Coldingham Moor and St Abbs Head will be the only places in Berwickshire where the proposed offshore wind farm off the Firth of Forth will be able to be seen.

Scottish Borders Council’s planning committee are being asked for their views about the proposed 125 turbine offshore wind farm Neart Na Gaoithe, nextg week and local planning officers have indicated that they have no objections to the application.

The council’s planning committee will be told by planning officers next week that: “In terms of impact on the Scottish Borders, it is considered that the distance and location of the wind farm combine to limit any significant impact.

“At over 30km north of the Borders the visual and landscape impacts would be at worst moderate and would be minor or negligible from many receptors.”

Weather conditions mean the turbines are only likely to be visible for up to 47 per cent of the year from Coldingham Moor, with similar visibility at St Abbs Head.
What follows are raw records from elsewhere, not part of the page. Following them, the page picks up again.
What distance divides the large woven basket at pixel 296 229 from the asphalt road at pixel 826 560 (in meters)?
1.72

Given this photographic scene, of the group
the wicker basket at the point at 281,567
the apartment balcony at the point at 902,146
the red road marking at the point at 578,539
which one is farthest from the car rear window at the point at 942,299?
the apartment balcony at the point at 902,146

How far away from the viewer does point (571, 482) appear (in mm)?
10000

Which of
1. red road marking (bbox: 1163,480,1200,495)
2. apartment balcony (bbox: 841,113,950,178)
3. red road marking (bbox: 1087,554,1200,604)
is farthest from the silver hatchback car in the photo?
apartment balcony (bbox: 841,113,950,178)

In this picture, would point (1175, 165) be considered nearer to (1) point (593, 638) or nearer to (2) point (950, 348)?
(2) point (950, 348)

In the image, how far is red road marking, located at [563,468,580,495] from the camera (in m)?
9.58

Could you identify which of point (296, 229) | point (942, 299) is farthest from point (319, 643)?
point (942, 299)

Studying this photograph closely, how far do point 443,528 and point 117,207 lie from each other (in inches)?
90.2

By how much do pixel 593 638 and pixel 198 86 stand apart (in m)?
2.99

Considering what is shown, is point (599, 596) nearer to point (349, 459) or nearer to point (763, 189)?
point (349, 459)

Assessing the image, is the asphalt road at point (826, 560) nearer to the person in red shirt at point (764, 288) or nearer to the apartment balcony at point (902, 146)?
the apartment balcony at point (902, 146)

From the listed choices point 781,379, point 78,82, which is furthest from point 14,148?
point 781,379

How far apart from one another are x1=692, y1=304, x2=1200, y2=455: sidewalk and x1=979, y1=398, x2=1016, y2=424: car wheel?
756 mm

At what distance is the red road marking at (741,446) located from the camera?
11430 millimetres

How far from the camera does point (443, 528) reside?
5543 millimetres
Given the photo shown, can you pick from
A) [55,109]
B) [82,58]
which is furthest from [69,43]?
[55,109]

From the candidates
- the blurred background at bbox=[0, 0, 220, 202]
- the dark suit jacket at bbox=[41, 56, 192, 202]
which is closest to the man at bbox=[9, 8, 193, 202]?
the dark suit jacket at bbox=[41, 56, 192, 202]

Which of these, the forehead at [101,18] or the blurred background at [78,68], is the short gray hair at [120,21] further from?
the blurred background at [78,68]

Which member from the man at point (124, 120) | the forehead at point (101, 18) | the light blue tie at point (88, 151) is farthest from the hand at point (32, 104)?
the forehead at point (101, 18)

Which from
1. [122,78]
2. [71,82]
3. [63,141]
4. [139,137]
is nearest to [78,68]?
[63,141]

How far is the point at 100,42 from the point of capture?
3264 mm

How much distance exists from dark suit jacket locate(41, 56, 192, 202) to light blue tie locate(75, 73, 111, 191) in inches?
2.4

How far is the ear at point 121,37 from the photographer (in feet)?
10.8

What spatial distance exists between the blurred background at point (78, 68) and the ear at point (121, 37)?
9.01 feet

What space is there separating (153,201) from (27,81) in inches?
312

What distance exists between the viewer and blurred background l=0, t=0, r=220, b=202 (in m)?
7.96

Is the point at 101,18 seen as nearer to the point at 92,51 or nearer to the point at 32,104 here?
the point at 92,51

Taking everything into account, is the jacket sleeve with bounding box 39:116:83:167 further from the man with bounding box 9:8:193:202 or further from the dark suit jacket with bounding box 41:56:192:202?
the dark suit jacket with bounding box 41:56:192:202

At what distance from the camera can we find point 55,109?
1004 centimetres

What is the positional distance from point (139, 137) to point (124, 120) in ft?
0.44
Marine Scotland is the body that processes off-shore renewable developments within 12 nautical miles of the shore and they seek the views of local authorities.

The Neart Na Gaoithe off-shore wind farm will have between 75 and 125 turbines up to a height of 197 metres, spreading out over an area of 105km sq.

There is no on-shore development within the Scottish Borders, although after being brought ashore near Torness Power Station, at Thortonloch, East Lothian, the cables will travel underground to a substation at the onshore wind farm Crystal Rig in the Lammermuirs, on the Berwickshire/East Lothian border.

If planning permission is granted by Marine Scotland then offshore construction is expected to start in 2015 with the wind farm fully commissioned by mid to late 2016.